**INFORMATION SHOWN:**

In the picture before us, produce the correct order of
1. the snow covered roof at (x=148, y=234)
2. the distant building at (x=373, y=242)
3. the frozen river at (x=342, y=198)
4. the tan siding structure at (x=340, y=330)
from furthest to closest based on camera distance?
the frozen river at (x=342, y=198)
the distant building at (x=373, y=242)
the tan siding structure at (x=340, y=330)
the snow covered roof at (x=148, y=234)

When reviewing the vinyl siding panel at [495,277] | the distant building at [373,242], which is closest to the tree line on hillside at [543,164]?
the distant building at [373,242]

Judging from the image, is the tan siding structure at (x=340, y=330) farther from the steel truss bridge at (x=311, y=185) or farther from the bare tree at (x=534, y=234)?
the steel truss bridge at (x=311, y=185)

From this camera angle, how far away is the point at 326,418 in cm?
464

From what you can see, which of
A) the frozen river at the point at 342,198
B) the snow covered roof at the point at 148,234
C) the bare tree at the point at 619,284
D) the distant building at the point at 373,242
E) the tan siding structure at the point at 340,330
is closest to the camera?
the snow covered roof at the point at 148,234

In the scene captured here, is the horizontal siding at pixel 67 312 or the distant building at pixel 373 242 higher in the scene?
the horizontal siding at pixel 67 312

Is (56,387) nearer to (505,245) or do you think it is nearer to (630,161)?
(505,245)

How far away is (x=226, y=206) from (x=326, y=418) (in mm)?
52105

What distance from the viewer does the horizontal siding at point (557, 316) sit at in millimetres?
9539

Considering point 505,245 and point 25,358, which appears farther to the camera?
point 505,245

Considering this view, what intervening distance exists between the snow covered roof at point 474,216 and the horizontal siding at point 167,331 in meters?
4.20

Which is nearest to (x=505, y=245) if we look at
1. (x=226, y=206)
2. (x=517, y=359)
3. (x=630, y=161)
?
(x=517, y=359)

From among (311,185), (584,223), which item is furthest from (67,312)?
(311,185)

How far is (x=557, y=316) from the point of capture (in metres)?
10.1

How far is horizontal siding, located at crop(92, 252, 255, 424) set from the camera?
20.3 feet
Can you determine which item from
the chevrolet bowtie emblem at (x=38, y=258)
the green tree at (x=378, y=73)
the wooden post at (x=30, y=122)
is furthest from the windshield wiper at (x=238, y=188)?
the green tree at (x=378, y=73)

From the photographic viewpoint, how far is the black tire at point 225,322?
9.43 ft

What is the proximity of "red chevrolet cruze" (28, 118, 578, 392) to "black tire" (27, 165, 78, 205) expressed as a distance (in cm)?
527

**EXERCISE DESCRIPTION:** Pull out each line of the records above that contains the string "this", matching case exactly.

**PROBLEM SOLUTION:**
From this camera angle, how far away is the point at 326,418 in cm?
Considering this view, what intervening distance exists between the snow covered roof at point 474,216 and the horizontal siding at point 167,331 in meters?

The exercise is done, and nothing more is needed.